Season 2, Ep 8 - Cheese
• Cheese has a very high saturated fat content and kiwis eat too much saturated fat. Current consumption is something around 13% of our calorie intake as saturated fat, the WHO recommends that less than 10% of our calories should come from saturated fat.
• Cheese is low in lactose; most lactose intolerant people can eat cheese without any problems. Everyone can digest lactose as a child (breast milk) but 75% of adults worldwide lose the ability. This is not really surprising when we consider that humans are the only mammals to continue to drink milk after weaning.
• Development of the ability to digest lactose as adults is one of the strongest selective pressures in human evolution. You were 10-15% more likely to survive and breed if you could digest lactose as an adult. 10,000 years ago all humans were lactose intolerant. Today 91% of Northern Europeans adults can digest it. Most Africans are intolerant, except a few tribes that herd cattle.

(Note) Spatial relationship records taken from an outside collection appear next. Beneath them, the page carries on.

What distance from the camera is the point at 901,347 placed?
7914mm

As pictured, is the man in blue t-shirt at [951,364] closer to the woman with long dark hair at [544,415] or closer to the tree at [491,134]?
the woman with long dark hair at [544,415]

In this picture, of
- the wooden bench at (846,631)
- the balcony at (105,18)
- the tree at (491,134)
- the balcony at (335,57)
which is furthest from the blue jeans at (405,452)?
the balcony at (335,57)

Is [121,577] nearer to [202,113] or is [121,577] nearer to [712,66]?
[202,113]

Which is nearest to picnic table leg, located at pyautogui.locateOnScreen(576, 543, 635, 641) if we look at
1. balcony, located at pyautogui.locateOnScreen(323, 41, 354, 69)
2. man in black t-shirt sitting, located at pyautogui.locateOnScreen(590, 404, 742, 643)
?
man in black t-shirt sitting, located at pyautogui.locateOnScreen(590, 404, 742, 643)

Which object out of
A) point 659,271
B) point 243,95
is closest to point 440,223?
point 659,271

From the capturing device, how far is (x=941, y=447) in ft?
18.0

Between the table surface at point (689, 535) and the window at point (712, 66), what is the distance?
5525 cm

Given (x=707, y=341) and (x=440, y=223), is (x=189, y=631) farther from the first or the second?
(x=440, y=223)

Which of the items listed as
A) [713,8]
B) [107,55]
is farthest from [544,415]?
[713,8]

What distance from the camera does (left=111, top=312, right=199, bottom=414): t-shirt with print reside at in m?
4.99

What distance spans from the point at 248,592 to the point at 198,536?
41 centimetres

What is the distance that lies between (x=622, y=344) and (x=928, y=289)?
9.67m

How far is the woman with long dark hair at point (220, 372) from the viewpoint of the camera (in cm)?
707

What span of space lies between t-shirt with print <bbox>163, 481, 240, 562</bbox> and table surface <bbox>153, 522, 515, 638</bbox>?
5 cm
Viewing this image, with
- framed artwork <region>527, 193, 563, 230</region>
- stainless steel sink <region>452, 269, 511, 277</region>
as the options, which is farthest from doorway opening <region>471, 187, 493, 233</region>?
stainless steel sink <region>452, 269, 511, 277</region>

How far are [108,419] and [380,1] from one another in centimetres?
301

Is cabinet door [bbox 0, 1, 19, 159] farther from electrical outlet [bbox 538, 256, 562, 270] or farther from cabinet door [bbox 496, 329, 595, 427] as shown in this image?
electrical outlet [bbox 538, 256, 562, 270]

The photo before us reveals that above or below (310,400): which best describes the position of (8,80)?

• Processed cheese is made by heating natural cheese to about 80 degrees with emulsifying salts, creating a stable cheese with a longer shelf-life. It was invented by James L Kraft in 1917 to provide long life cheese to soldiers in WW1.
• Grated cheese is not good value for money: it can cost $4.50 more per kilo than buying a value block and grating your own.
• Processed cheese has a lower protein content than normal cheese. So processed cheese slices work out at $8.42 per 100g of protein. A 1kg block of Colby works out at $5.41 per 100g of protein.
• Cheese (and dairy in general) helps prevent against tooth decay. Studies show that kids from families with low dairy consumption have more cavities
• There’s no convincing evidence that cheese promotes sleep...or that it causes nightmares. A British cheeseboard study suggests that tryptophan in cheese might promote sleep, but tryptophan only promotes sleep in very low protein meals – less than 5%. Cheese is around 20% protein.
• B.Linens is the bacterium that makes stinky cheese stinky. It likes salty places like its cousins which are found on the seashore and human skin. Stinky cheese smells so much like odorous people because both types break down proteins into fishy, sweaty, and garlicky odours.
• Camembert was described by a French Poet as “the feet of god”
• Many people have an aversion to cheese, and for a good reason. Cheese is really the product of controlled spoilage of milk. Many of its smells and flavours are the same as those of food that’s gone off.
• Rennet contains enzymes that curdle milk. It’s an extract from the lining of the fourth stomach of a milk fed calf.
• Like a fine red wine, cheese should be served at room temperatures. This allows the fats to soften and the aromas to be released.